# WHAT THE TASK ASKS
Start at the line in the entries below that contains "深入开展创先争优活动，要认真", stop at the line that contains "www.zixin.com.cn", and output exactly the lines in that span, both ends included.

# DATA RECORDS
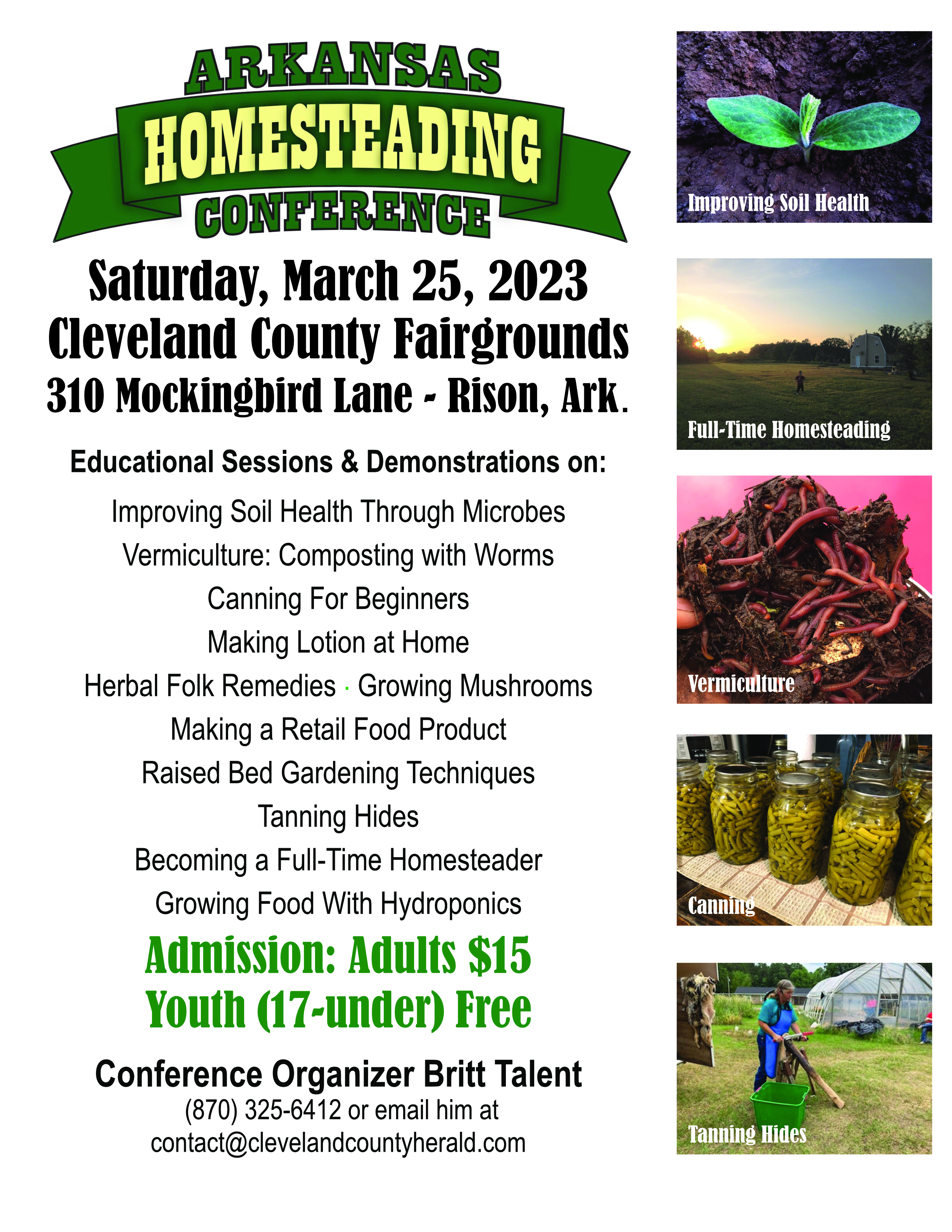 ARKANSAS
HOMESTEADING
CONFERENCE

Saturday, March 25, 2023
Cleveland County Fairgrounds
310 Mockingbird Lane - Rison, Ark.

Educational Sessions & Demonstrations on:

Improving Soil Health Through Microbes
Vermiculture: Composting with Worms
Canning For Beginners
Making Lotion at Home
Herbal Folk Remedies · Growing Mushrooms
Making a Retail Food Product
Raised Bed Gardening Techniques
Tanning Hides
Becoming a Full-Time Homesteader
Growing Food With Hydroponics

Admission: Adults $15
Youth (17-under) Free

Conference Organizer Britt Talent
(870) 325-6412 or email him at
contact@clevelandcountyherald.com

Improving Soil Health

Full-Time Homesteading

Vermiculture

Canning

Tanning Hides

==

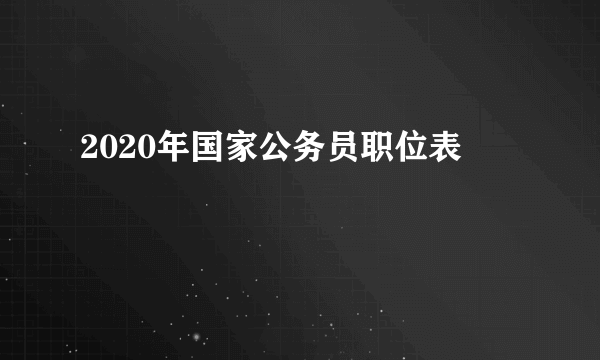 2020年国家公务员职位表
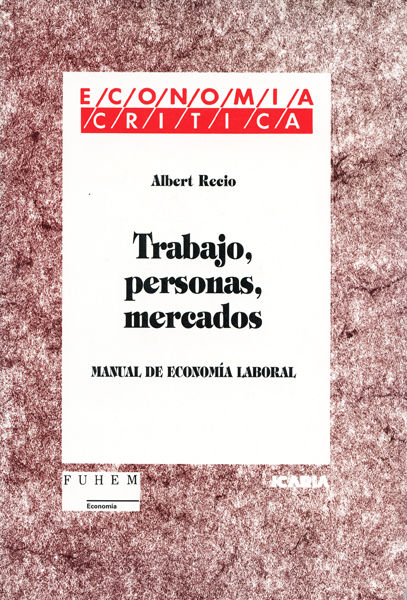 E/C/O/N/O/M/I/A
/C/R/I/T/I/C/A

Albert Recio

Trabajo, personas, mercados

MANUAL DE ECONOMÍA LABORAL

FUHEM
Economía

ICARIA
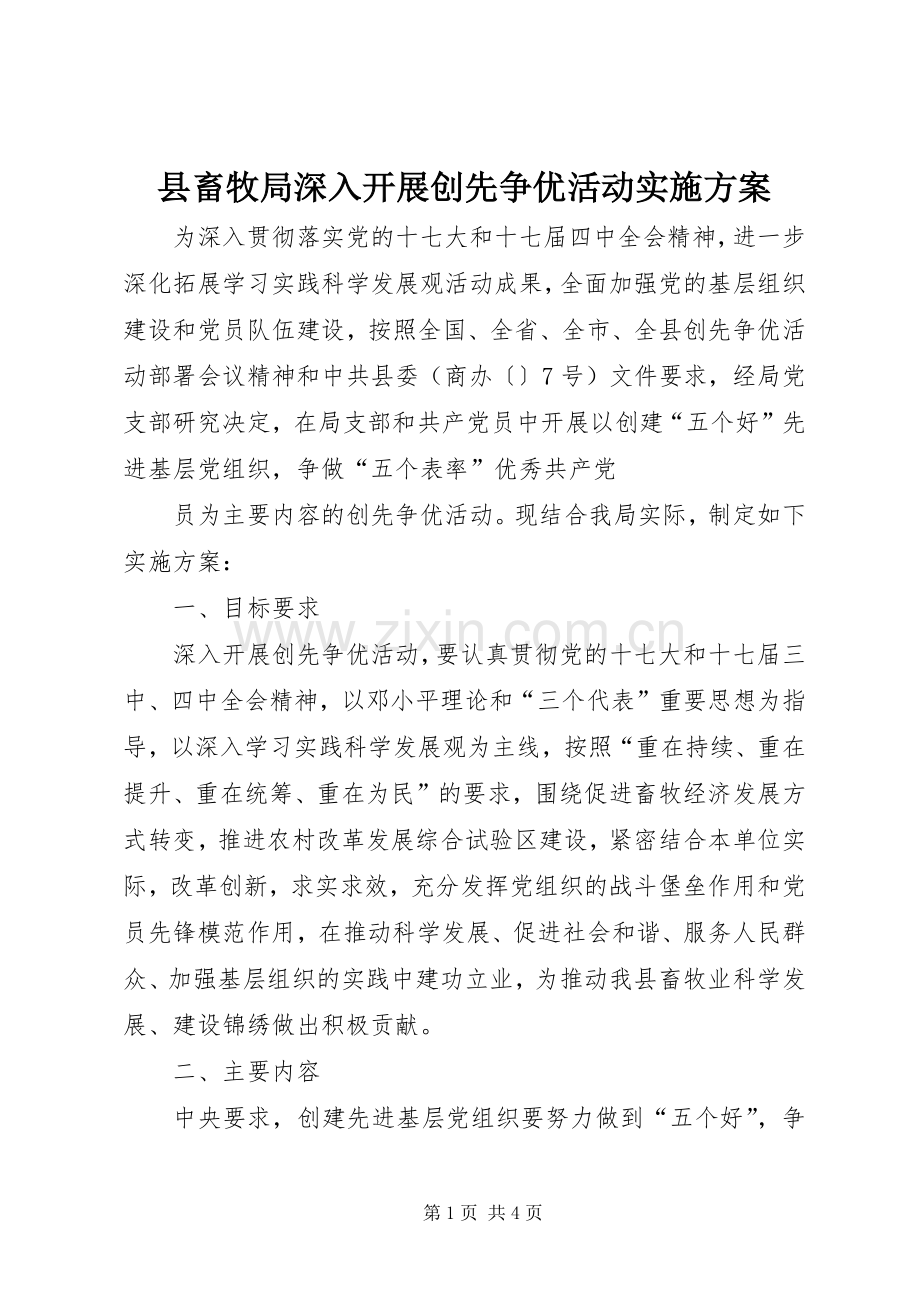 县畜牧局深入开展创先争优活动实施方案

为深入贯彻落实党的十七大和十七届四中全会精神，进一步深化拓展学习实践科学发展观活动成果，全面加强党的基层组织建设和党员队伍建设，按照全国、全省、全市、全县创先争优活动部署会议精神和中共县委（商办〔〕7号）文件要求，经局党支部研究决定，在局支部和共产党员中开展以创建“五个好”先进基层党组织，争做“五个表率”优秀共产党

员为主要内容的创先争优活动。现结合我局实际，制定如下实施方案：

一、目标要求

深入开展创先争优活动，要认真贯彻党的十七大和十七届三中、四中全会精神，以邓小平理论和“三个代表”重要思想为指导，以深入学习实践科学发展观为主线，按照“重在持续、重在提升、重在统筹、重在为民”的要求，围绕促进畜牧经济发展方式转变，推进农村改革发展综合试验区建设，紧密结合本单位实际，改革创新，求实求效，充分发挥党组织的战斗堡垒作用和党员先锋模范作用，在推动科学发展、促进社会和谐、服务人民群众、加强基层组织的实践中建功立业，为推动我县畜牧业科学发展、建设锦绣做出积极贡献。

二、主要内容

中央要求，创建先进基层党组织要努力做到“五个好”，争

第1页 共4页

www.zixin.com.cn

...

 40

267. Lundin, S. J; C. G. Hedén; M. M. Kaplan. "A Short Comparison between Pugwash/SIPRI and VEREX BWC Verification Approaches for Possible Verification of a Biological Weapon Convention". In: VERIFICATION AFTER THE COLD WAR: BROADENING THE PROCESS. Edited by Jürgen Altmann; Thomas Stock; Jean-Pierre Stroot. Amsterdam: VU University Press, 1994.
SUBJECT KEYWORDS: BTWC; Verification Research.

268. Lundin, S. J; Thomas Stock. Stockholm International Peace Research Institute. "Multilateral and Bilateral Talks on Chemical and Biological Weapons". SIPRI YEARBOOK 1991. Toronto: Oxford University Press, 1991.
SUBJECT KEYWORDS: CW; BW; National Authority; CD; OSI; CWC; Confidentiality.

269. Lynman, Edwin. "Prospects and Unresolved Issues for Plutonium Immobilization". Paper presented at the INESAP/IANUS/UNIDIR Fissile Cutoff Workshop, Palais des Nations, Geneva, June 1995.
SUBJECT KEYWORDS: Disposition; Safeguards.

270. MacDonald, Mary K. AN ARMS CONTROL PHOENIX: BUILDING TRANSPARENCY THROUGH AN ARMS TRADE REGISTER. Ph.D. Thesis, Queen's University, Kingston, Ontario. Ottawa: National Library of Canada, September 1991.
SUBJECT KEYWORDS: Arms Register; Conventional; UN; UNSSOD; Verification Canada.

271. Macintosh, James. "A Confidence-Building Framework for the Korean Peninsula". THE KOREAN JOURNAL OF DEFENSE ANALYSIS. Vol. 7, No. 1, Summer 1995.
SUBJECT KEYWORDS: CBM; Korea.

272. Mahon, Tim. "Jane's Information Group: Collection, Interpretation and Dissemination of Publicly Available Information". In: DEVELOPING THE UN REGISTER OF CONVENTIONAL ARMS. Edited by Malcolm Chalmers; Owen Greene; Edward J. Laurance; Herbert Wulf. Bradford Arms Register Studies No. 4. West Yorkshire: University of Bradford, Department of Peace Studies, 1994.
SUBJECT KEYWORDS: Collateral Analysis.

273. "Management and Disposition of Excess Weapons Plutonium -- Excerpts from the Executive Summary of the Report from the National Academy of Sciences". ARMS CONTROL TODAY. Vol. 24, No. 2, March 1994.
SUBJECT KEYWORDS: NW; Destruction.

# ANSWER BELOW
深入开展创先争优活动，要认真贯彻党的十七大和十七届三中、四中全会精神，以邓小平理论和“三个代表”重要思想为指导，以深入学习实践科学发展观为主线，按照“重在持续、重在提升、重在统筹、重在为民”的要求，围绕促进畜牧经济发展方式转变，推进农村改革发展综合试验区建设，紧密结合本单位实际，改革创新，求实求效，充分发挥党组织的战斗堡垒作用和党员先锋模范作用，在推动科学发展、促进社会和谐、服务人民群众、加强基层组织的实践中建功立业，为推动我县畜牧业科学发展、建设锦绣做出积极贡献。

二、主要内容

中央要求，创建先进基层党组织要努力做到“五个好”，争

第1页 共4页

www.zixin.com.cn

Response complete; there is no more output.